_Work to complete_
Take down each entry exactly as written.

_Exercise material_

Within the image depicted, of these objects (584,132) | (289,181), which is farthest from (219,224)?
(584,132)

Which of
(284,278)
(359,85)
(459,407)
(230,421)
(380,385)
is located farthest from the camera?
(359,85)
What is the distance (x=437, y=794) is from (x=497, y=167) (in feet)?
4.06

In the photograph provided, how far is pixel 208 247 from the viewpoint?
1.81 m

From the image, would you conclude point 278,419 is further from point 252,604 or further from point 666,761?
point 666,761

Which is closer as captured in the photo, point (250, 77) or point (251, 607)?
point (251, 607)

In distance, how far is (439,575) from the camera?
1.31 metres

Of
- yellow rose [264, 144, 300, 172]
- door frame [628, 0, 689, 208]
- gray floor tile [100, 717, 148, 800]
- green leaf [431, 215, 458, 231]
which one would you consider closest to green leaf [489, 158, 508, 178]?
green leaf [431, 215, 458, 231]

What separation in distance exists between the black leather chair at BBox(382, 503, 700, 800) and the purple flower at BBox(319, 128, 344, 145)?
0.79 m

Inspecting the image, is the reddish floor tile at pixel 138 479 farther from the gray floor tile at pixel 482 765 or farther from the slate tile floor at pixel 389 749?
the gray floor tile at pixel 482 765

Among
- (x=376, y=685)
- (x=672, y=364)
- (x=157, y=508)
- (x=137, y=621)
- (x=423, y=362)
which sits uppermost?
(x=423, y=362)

_Written answer_
Within the image depicted, of these objects (584,132) | (289,181), which is farthest from (219,224)?
(584,132)

Which of
(284,278)
(359,85)
(459,407)
(230,421)
(380,385)
is located farthest from the camera?
(359,85)
What is the distance (x=437, y=794) is from (x=497, y=167) (in feet)?
4.06

In the photograph provided, how far is pixel 208 247 from the viewpoint?
1.81 m

From the image, would you conclude point 278,419 is further from point 252,604 or further from point 666,761?
point 666,761

Which is closer as captured in the photo, point (250, 77) or point (251, 607)?
point (251, 607)

In distance, how far is (439,575) from the camera?
1.31 metres

Of
- yellow rose [264, 144, 300, 172]
- door frame [628, 0, 689, 208]
- gray floor tile [100, 717, 148, 800]
- green leaf [431, 215, 458, 231]
which one would you consider closest to green leaf [489, 158, 508, 178]?
green leaf [431, 215, 458, 231]

What separation in distance exists between the black leather chair at BBox(382, 503, 700, 800) and the purple flower at BBox(319, 128, 344, 145)?
0.79 m

Inspecting the image, is the reddish floor tile at pixel 138 479 farther from the gray floor tile at pixel 482 765 or farther from the slate tile floor at pixel 389 749?
the gray floor tile at pixel 482 765

Among
- (x=376, y=685)
- (x=672, y=364)
- (x=157, y=508)
- (x=137, y=621)
- (x=423, y=362)
which sits uppermost?
(x=423, y=362)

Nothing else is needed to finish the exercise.